De rechtbank overweegt dat de maatregel van bewaring eerder is getoetst en dat er sindsdien geen nieuwe feiten zijn die de rechtmatigheid van de maatregel in twijfel trekken. Eiser voert aan dat er geen concreet zicht is op uitzetting naar Tunesië of Algerije, omdat er nog geen reactie is ontvangen op de laissez-passeraanvraag. De rechtbank oordeelt echter dat de voortgangsrapportage van verweerder voldoende aanknopingspunten biedt om te concluderen dat er wel degelijk zicht op uitzetting bestaat, mede gezien recente afgiften van laissez-passers door de Tunesische autoriteiten.

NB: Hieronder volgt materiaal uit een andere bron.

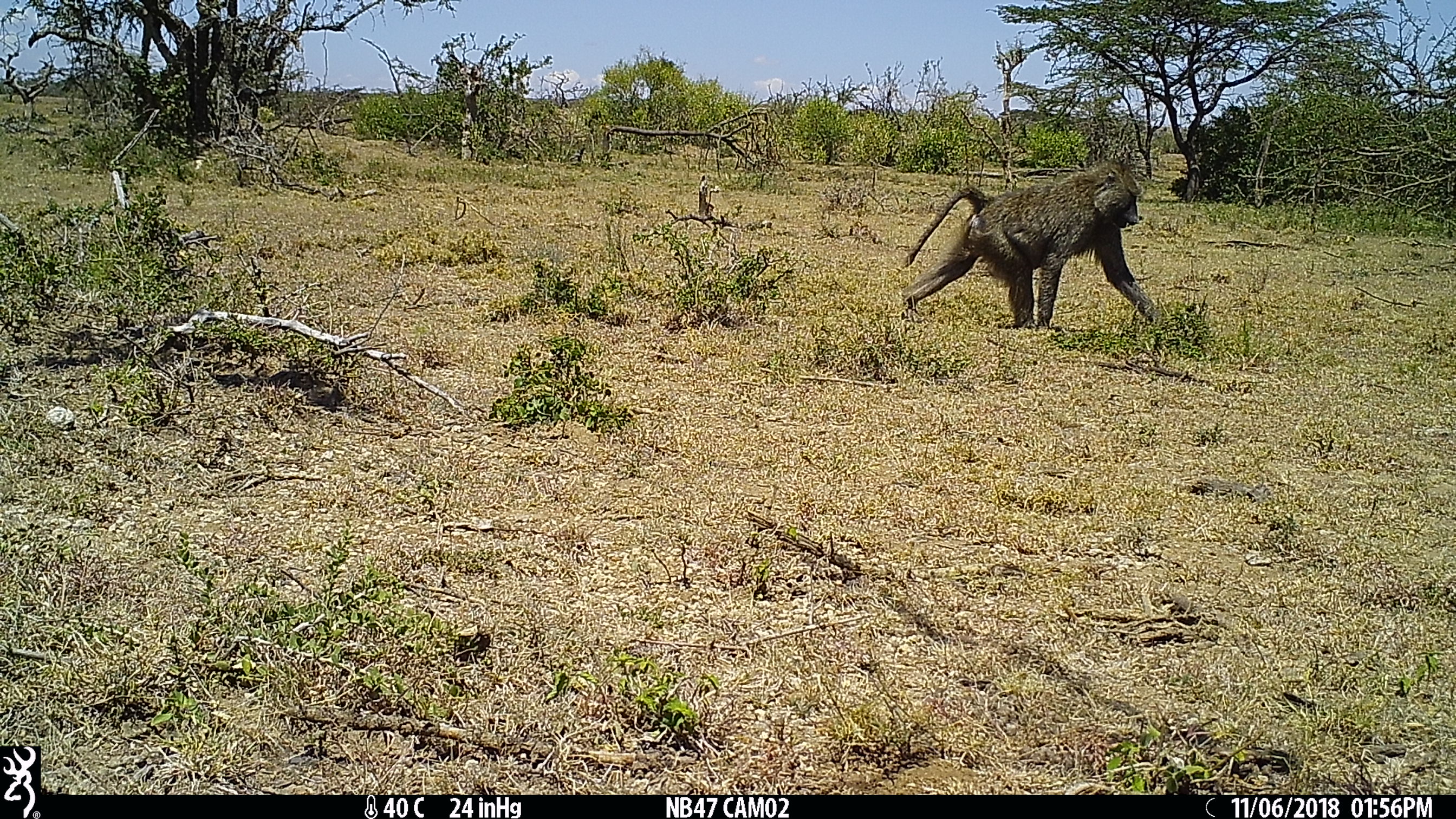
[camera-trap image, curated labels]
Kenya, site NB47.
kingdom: Animalia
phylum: Chordata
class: Mammalia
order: Primates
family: Cercopithecidae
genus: Papio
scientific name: Papio anubis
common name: olive baboon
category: baboon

Daarnaast stelt eiser dat de maatregel van bewaring niet mag worden gebruikt om hem te dwingen tot medewerking. De rechtbank verwijst naar eerdere uitspraken en jurisprudentie, en concludeert dat de maatregel van bewaring rechtmatig is en dat er geen aanleiding is om deze op te heffen. Het beroep van eiser wordt ongegrond verklaard en het verzoek om schadevergoeding wordt afgewezen. De uitspraak is openbaar gemaakt en er staat geen rechtsmiddel open tegen deze beslissing.